> **SOURCE PASSAGE**
As usual it began with a phone call. In the first week of February, a call came through from the staff at the halfway house run by the Ministry of Social Welfare in East Jakarta. A group of people needed some spiritual counsel. The people were Indonesian migrant workers who had been deported from Malaysia. The next day, a group of volunteers who call themselves Care for Migrants Network of the Jakarta Archdiocese visited the shelter and organised a common counseling session and a mass because most of the deportees were Catholic.
The situation of these migrant workers is not uncommon. According to official statistics, Indonesia sends about 450,000 migrant workers abroad every year, but this does not cover those who leave the country to work using channels unrecognised by the state. Some estimates put the total number at up to 700,000 people. The most popular destination is neighbouring Malaysia which houses 1.3 to 1.6 million Indonesian migrant workers at any given time. About half of them are without documents and some of them end up in halfway houses like the one in Jakarta after being deported by Malaysian authorities.
On that day 44 deportees, including four women and a month-old baby, were housed in the shelter. They were waiting for the ship that would bring them, in a four-day voyage, to their homes in several regions in Nusa Tenggara Timur province. They had arrived two days earlier from Tanjung Pinang in the Sumatran province which borders with the Malay Peninsula. Some of them had spent up to three months in the Pasir Gudang detention centre in Malaysia before being deported. While in detention, a handful of them had been punished by caning. The baby was born in the detention centre after the mother was arrested by the authorities. Its father remained in Malaysia because he had proper documents.
What the volunteers did was simple. They tried to create a welcoming environment by providing a space for the deportees to talk, sing, pray and sometimes make confessions. Many of them had undergone traumatic experiences and had had no opportunity to deal with them. A simple gesture of friendship was all that was needed to unlock the fear and worry that had crippled them and to restore their humanity.
These volunteers have been doing this for the past four years in collaboration with the staff at the shelter. In the beginning the staff invited them only when there were Christian deportees. After a while, they allowed the group to help organise cooking or hairdressing classes for everyone in the shelter, regardless of religion.

> **DATA BLOCK**
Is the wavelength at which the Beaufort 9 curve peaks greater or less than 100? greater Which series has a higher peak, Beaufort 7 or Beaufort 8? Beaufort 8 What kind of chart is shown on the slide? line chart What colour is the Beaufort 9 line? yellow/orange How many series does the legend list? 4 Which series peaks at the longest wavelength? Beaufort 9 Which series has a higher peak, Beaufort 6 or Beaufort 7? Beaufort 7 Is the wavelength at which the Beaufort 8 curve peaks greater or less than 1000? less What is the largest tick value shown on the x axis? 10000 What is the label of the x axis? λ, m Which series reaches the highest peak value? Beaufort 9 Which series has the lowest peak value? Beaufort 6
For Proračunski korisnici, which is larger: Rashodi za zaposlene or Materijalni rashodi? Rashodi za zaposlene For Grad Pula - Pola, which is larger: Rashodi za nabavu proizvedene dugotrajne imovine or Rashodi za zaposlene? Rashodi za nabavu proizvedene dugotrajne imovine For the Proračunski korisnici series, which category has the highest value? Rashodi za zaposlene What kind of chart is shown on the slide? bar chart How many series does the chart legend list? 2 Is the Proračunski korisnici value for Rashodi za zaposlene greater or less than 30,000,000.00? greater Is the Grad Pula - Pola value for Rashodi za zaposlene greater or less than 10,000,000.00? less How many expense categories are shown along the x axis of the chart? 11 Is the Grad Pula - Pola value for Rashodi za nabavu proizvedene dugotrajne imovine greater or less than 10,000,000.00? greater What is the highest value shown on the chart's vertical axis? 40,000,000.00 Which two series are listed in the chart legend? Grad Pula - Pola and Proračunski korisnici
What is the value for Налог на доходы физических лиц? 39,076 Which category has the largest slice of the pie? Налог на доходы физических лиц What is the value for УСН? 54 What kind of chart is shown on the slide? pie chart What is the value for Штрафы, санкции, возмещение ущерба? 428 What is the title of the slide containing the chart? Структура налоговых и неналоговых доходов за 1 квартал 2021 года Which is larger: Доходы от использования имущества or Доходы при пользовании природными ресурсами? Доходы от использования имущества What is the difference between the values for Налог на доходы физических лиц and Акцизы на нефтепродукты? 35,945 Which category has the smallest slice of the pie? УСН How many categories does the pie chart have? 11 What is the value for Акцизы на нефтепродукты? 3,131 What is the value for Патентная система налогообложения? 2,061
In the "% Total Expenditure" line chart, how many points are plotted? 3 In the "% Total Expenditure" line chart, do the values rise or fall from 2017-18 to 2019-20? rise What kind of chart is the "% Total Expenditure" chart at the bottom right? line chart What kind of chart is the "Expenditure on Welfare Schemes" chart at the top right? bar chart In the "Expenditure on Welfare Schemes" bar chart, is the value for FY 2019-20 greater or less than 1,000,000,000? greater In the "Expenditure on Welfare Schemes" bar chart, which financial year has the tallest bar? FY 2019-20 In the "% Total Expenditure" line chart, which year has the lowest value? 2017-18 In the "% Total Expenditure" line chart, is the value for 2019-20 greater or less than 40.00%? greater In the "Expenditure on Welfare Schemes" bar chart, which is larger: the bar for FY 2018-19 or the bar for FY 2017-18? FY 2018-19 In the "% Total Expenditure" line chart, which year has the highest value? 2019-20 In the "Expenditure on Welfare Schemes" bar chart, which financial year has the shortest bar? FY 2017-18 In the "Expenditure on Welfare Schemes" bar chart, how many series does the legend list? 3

> **TASK DETAILS**
In the text about deported migrant workers, list everything the volunteers gave the deportees a space to do. The listing above comes from a different source than the text about deported migrant workers.

> **ANSWER AREA**
Talk, sing, pray, and make confessions.